IRS sets audit strategy for tax-exempt bonds in 2019
WASHINGTON -- Audit examinations on excessive cost of issuance for private activity bonds, defeasance, and public safety or jail bonds are part of the Internal Revenue Service compliance strategy for the 2019 fiscal year that began Oct. 1.
All three areas are new additions to the work plan of the Tax Exempt and Government Entities Business Operating Division, IRS officials said.
David Horton, the acting TE/GE commissioner, and Robert Choi, the acting deputy, included the compliance strategy in a 2019 program letter posted on the IRS website.
Last year the 2018 IRS work plan for the division included hedge terminations; economic life and weighted average maturity); safe harbors for guaranteed investment contracts; and rules for qualified hedges.
The IRS declined comment on the shift in audit priorities for 2019, but Ed Oswald, a tax partner at Orrick Herrington & Sutcliffe in Washington, said it’s normal.
“Each year strategically they generally focus on different subjects,” Oswald said. “Perhaps if there is a problem they continue.”
Excessive cost of issuance that would adversely impact the tax-exempt status of private activity bonds was the topic the IRS most recently covered in an "issue snapshot" that was published on its website.
The July 27 issue snapshot provided 10 examples of costs that are subject to the 2% limitation on issuance costs as well as several audit tips.
“I think that’s an interesting tie-in,” said Vicky Tsilas, a partner at Ballard Spahr who recently headed Branch 5 in the IRS Chief Counsel’s Office. “The IRS has been publishing snapshots, which are basically two pages, and folks have been asking, 'Do these actually signify what the IRS is going to be targeting?' and the IRS says, 'Well, not necessarily.'”
Oswald said the 2% cost of issuance limitation for PABs could be “a fruitful area” for IRS enforcement. “Given that the 2% limit is a bright line, for a regulator to look at it, is certainly reasonable,” he said.
Violations of the 2% limitation may be most likely for smaller issuances.
Oswald said the 2% limitation might be met at the closing, but a few weeks later the issuer may get another bill and pay it, resulting an unintended error.
Notices of defeasance are required to be filed with the IRS.
For instance, a university might have issued tax-exempt bonds to pay for construction of multiple buildings, but years later decide to sell one of
them and defease the bonds by taking them off the market.
Oswald speculated that the IRS will review those filings to determine whether the conditions were met and double check the math.
As for public safety bonds, Tsilas said she interprets that compliance area as focusing on “the jail facilities and they have been auditing those for a couple of year now.”

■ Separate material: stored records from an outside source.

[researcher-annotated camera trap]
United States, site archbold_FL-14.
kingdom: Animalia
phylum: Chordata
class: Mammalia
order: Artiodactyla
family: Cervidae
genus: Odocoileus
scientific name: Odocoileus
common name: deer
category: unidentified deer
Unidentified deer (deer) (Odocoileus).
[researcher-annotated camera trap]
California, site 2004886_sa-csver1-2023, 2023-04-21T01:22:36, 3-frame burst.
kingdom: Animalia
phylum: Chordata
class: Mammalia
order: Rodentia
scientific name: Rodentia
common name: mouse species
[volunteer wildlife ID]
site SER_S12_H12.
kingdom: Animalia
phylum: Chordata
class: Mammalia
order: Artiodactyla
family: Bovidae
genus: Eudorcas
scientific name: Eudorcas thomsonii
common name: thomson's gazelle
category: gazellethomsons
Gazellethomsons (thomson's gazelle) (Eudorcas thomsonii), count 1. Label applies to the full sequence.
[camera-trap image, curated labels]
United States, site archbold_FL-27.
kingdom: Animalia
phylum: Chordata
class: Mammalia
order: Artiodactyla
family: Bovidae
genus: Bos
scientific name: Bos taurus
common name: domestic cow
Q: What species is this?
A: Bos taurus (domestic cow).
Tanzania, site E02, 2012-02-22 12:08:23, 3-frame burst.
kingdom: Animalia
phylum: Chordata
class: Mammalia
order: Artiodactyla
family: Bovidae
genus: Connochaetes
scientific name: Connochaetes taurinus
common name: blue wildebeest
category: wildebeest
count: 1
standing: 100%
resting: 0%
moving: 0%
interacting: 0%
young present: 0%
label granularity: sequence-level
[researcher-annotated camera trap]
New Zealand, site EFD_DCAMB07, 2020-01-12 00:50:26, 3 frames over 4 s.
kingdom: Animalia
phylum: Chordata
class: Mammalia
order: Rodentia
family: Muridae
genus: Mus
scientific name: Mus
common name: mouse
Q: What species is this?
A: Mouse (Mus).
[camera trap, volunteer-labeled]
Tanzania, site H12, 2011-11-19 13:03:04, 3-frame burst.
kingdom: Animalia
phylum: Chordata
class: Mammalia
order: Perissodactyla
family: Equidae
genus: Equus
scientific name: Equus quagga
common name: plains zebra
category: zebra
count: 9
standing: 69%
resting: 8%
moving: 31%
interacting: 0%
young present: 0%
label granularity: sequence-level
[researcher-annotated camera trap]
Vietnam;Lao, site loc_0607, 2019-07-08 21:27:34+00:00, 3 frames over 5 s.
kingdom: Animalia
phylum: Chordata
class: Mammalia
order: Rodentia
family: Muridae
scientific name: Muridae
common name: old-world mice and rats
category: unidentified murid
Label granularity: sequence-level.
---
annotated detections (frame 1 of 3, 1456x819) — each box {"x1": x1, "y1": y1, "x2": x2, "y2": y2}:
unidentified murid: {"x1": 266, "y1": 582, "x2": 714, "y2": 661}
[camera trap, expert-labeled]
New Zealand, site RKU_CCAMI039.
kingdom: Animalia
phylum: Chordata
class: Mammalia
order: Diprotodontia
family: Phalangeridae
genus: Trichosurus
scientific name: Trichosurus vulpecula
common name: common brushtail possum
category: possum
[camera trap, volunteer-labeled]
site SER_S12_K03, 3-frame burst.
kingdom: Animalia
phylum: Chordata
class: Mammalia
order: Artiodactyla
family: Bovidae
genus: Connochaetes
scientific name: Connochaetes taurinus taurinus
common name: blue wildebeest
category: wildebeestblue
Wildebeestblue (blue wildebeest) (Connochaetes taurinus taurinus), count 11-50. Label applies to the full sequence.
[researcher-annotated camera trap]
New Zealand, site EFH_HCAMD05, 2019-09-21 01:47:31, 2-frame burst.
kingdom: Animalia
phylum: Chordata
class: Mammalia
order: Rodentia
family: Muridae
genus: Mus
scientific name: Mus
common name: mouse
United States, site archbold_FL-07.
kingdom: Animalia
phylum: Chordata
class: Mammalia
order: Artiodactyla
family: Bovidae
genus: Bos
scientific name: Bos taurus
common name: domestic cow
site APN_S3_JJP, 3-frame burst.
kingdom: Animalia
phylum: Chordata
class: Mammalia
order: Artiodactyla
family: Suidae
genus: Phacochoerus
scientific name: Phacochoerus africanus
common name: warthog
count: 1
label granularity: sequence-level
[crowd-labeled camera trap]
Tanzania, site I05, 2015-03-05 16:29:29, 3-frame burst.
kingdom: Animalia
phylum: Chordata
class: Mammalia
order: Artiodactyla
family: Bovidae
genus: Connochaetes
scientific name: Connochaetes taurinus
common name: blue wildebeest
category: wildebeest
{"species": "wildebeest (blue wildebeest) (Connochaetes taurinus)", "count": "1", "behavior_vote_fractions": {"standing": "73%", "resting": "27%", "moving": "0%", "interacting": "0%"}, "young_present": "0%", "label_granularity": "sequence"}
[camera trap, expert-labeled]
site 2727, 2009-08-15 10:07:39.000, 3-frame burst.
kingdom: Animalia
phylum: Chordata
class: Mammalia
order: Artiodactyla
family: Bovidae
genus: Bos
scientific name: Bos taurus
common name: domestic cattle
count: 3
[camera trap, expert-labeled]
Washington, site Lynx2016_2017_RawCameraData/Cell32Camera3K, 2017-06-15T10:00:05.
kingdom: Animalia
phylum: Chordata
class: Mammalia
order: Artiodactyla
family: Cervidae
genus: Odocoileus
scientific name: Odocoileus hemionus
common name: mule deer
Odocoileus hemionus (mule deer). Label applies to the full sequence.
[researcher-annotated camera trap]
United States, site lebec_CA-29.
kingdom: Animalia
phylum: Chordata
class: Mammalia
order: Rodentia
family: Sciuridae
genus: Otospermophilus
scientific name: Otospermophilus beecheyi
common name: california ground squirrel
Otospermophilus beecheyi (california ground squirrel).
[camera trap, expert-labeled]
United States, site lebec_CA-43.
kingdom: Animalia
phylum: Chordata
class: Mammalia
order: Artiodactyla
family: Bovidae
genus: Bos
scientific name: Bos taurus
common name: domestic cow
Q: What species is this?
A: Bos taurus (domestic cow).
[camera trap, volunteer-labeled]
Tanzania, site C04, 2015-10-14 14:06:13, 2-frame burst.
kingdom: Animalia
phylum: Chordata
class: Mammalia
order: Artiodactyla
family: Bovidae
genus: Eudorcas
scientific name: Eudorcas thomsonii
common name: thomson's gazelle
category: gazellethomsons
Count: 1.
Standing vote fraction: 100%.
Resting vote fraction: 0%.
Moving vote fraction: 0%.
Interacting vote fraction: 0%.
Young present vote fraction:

The Bond Buyer has reported on several audits where tax-exempt bonds issued for jails and detention facilities have been determined to be taxable because of an excess private use of the facility. Often it has involved contracts issuers or borrowers have with the U.S. Marshals Service or U.S. Immigration and Customs Enforcement to house federal prisoners being detained as undocumented immigrants.
“Over the last three years, I would say the IRS has been targeting these jail facilities and The Bond Buyer has reported on them,” Tsilas said. “To me it signifies they don’t intend to let up on these audits.”
Oswald agreed “this is maybe a little more of the same because they found some problems there and are looking more.”
“For people not steeped in this, everyone kind of knows what private business use is,” Oswald said. “When you emphasize that the federal government is treated as private business use, people are often dumbfounded by that, asking, 'How can that be?'”
The choices made by the IRS for its audit priorities have become “even more of a black box” since the service began using a data-driven approach, said Todd Cooper, a partner in the public finance group at Locke Lord who chairs the American Bar Association’s taxation section's tax-exempt financing committee.
“Sometimes the topics they choose can be a bit of a mystery to those of us who don’t have access to the information the IRS has,” Cooper also said. “But they are able to see a bigger picture than any of us in private practice, who only see the transactions with which we are involved and those we hear about in talking to other practitioners and those we hear about at conferences.”
The IRS said last December it expected to close 577 audits in the tax exempt bond office in the fiscal year ending Sept. 30, 2018, down from the 717 in fiscal 2017 but slightly higher than the 570 it concluded in 2016.